**Task:**
Extract every line of the items below that contains the word "doorway", and treat uppercase and lowercase as different.

**Records for the task:**
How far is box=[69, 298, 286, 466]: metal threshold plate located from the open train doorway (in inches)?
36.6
--
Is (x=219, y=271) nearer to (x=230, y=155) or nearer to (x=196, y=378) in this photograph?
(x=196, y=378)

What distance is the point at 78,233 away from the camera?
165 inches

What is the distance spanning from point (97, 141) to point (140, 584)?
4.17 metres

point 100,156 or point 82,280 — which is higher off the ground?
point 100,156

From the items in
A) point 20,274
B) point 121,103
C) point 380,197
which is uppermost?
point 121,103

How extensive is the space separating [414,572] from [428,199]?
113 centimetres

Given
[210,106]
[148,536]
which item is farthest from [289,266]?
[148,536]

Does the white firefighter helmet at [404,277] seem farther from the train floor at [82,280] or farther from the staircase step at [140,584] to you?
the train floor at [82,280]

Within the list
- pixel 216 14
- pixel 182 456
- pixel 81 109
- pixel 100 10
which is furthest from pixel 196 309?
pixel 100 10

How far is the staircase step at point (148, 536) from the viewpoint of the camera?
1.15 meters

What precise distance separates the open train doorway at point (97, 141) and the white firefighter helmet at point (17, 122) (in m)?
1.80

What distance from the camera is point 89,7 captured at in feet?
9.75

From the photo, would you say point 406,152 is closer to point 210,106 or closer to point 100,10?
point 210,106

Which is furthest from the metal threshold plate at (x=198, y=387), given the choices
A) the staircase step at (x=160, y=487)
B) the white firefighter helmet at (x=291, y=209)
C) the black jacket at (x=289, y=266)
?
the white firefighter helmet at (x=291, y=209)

**Task result:**
How far is box=[69, 298, 286, 466]: metal threshold plate located from the open train doorway (in inches)?
What precise distance separates the open train doorway at point (97, 141) and the white firefighter helmet at point (17, 122) (in m)?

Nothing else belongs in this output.